Start of DOCUMENT SEGMENT

World's Finest Chocolate
- Company type: Private
- Founded: 1939; 87 years ago
- Founder: Edmond Opler Sr.
- Headquarters: Chicago, Illinois, U.S.
- Products: Chocolate
- Website: www.worldsfinestchocolate.com

= World's Finest Chocolate =

Chicago chocolate company since 1939

World's Finest Chocolate is a chocolate company based in Chicago, Illinois. The company, founded in 1939, has become a large fundraising organization in the United States which typically holds fundraisers for school districts.

==History==
World's Finest Chocolate was founded under the name Cook Chocolate Company by Edmond Opler Sr. in 1939.

He started the division that produced chocolate bars for fundraising in 1949 and called it "World's Finest Chocolate".

In 1972, the company's name was changed to "World's Finest Chocolate". In 1985, the company moved into a 500,000-square-foot factory. Opler's son, Edmond Jr., has run the company since Edmond Sr. retired in 1988.

In 2006, World's Finest Chocolate acquired the company Queen Anne, a brand of cordial cherries. In June 2015, the company acquired Market Day, a frozen food store.

In 2021, World's Finest Chocolate started a monthly $2K Giveaway for teachers. The company also donated around 10 million chocolate bars to COVID-19 doctors and nurses.

== Corporate affairs ==
The company specializes in Fundraising events. It manufactures chocolate bars from a cocoa farm in St. Lucia. and has a production site in South Chicago.

== Products ==
The core of the company's business is selling chocolate bars in bulk for school fundraisers and corporate gifts.

World's Finest Chocolate is one of the largest suppliers of the fundraising chocolate market. According to the company it has sold more than 6 billion chocolate bars, their best-known product, and helped their customers raise more than USD 4.4 billion since 1949.

End of DOCUMENT SEGMENT
Start of DATA TO EXAMINE

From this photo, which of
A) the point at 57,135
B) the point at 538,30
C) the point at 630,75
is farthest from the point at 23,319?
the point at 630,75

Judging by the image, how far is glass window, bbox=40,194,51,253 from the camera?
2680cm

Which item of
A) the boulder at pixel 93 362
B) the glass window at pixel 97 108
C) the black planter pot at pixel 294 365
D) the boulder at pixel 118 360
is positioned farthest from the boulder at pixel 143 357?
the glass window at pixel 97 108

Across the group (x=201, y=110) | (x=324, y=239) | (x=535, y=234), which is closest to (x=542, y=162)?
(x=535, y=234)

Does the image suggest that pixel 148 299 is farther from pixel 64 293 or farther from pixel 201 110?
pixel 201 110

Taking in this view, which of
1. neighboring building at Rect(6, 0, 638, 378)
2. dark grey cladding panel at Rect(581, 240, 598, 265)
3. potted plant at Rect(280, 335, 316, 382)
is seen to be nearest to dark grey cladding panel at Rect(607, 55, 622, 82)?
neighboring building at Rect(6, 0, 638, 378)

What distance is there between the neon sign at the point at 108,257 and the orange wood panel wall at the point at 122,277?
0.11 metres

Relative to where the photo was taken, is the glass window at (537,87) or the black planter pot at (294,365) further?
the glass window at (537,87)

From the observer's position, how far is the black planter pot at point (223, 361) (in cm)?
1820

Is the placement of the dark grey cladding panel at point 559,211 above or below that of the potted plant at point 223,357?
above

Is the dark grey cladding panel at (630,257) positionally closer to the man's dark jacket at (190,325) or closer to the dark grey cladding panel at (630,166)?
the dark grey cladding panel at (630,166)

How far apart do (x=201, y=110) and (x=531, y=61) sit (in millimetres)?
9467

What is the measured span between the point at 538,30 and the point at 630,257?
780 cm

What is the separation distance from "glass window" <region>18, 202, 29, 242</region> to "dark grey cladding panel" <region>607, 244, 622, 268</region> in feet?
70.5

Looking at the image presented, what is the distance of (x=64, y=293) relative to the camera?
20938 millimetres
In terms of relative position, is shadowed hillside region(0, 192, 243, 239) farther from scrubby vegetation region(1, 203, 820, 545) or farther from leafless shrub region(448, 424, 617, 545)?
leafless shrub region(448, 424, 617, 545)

End of DATA TO EXAMINE

EXPLORE THE MATERIAL —
[1] Rewrite the paragraph of the company profile that begins "In 1972, the company's name" as a bulleted list that keeps its main facts.
[2] Answer these questions from the company profile:
(a) Under what name was the company founded?
(b) What did the company acquire in 2006?
(c) According to the company, how many chocolate bars has it sold?
[3] Decide whether each statement agrees with the company profile. Answer yes or no, and quote the words that decide it.
(a) The company acquired Market Day in June 2015.
(b) The fundraising division was started in 1939.
(c) The company's headquarters are in St. Lucia.
Answer from the company profile alone.

RESPONSE LIST —
[1]
- 1972: The company's name changed to "World's Finest Chocolate."
- 1985: The company moved into a 500,000-square-foot factory.
- 1988: Edmond Sr. retired. His son, Edmond Jr., has run the company since then.

[2]
(a) Cook Chocolate Company
(b) Queen Anne, a brand of cordial cherries
(c) More than 6 billion

[3]
(a) Yes: "In June 2015, the company acquired Market Day, a frozen food store."
(b) No: "He started the division that produced chocolate bars for fundraising in 1949"
(c) No: "Headquarters: Chicago, Illinois, U.S."